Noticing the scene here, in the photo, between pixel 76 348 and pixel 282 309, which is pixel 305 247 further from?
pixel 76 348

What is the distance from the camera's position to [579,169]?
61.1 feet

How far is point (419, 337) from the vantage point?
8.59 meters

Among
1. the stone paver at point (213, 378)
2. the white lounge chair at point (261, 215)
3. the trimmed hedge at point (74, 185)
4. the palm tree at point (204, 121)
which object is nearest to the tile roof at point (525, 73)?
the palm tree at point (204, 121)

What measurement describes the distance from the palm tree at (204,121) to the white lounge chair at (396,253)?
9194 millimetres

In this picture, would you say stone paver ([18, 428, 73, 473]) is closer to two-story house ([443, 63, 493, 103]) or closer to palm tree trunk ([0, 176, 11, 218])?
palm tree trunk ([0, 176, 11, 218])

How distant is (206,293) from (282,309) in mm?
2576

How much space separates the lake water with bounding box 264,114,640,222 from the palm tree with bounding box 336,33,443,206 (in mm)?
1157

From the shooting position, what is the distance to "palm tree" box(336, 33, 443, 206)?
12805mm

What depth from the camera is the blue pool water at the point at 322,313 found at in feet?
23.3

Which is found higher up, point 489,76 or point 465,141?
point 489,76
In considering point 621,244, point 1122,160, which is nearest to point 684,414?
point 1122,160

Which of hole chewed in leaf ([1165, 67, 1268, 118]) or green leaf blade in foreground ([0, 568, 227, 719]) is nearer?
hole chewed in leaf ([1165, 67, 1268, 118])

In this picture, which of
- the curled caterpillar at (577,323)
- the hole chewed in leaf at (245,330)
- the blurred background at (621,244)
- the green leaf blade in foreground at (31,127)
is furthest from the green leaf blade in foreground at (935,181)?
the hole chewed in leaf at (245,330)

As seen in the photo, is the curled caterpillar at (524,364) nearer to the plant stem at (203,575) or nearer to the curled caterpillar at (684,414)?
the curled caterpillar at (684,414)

Exercise> Copy all of the material above word for word, without changing any character.

Completed task>
Noticing the scene here, in the photo, between pixel 76 348 and pixel 282 309, which is pixel 305 247 further from?
pixel 76 348

What is the distance from the camera's position to [579,169]?
61.1 feet

How far is point (419, 337) from the vantage point?
8.59 meters

Among
1. the stone paver at point (213, 378)
2. the white lounge chair at point (261, 215)
3. the trimmed hedge at point (74, 185)
4. the palm tree at point (204, 121)
which object is nearest to the tile roof at point (525, 73)?
the palm tree at point (204, 121)

What measurement describes the distance from the palm tree at (204,121) to the white lounge chair at (396,253)?
9194 millimetres

In this picture, would you say stone paver ([18, 428, 73, 473]) is closer to two-story house ([443, 63, 493, 103]) or closer to palm tree trunk ([0, 176, 11, 218])?
palm tree trunk ([0, 176, 11, 218])

How distant is (206,293) from (282,309) in mm?
2576

How much space separates the lake water with bounding box 264,114,640,222 from the palm tree with bounding box 336,33,443,206 (in mm)?
1157

From the shooting position, what is the distance to "palm tree" box(336, 33, 443, 206)?
12805mm

What depth from the camera is the blue pool water at the point at 322,313 found at in feet?
23.3

Which is found higher up, point 489,76 or point 465,141?
point 489,76
In considering point 621,244, point 1122,160, which is nearest to point 684,414?
point 1122,160

Which of hole chewed in leaf ([1165, 67, 1268, 118]) or green leaf blade in foreground ([0, 568, 227, 719]) is nearer?
hole chewed in leaf ([1165, 67, 1268, 118])

In this picture, which of
- the curled caterpillar at (577,323)
- the hole chewed in leaf at (245,330)
- the blurred background at (621,244)
- the green leaf blade in foreground at (31,127)
is furthest from the green leaf blade in foreground at (935,181)?
the hole chewed in leaf at (245,330)

As seen in the photo, is the curled caterpillar at (524,364) nearer to the plant stem at (203,575) or nearer to the curled caterpillar at (684,414)?
the curled caterpillar at (684,414)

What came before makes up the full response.